Maroussia se pencha pour garder plus longtemps le bruit de ses pas. Si ses oreilles, à défaut de ses yeux, avaient pu le suivre, elle aurait eu moins de chagrin. Aussi longtemps qu’elle put l’entendre, elle se figura qu’il était encore là. Mais bientôt, tout craquement de branches, tout bruissement de feuillage cessa. Maroussia laissa glisser ses deux couronnes, sa jolie tête s’inclina, et, sans s’en douter, elle se mit à penser, oui, à penser.

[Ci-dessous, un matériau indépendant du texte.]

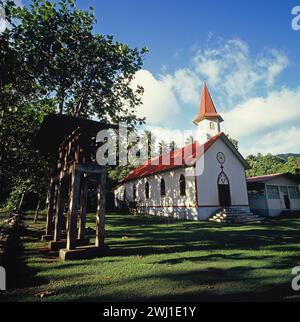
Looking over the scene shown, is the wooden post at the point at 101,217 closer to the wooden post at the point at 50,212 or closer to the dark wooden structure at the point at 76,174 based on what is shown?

Les sujets ne lui manquaient pas.
Elle avait vu tant de choses éclatantes, elle avait vu tant de choses mystérieuses et tant de terribles, et les dernières étaient si désolantes! Les défenseurs de l’Ukraine, d’abord si glorieux, tout cédant devant eux, puis écrasés, puis dispersés. «Je crois bien, se disait-elle, que mon ami veut tenter un dernier effort. C’est un effort désespéré peut-être? Mais qu’importe! il le fera. Doit-on s’arrêter dans le devoir?» Elle avait senti, pendant cette longue marche forcée, que chacun de leurs pas cachait un péril. Eh bien, après? Son grand ami et elle, les vrais Ukrainiens, pouvaient-ils survivre à l’Ukraine? Ne vaut-il pas mieux disparaître avec ce que l’on aime?
Elle se creusait la tête pour s’expliquer que les hommes, au lieu de s’aimer, ce qui lui paraissait si facile, s’efforçassent de se nuire. Est-ce que mon père cherchait querelle à ses voisins? «Est-ce qu’il a jamais eu l’idée de vouloir prendre le champ et la maison d’un autre, bien qu’il en trouvât quelques-uns très-beaux et quelques-unes très-jolies? Pourquoi veut-on nous ravir notre Ukraine? Elle est féconde, c’est la plus riche terre du monde: est-ce une raison pour en chasser ceux à qui elle appartient?»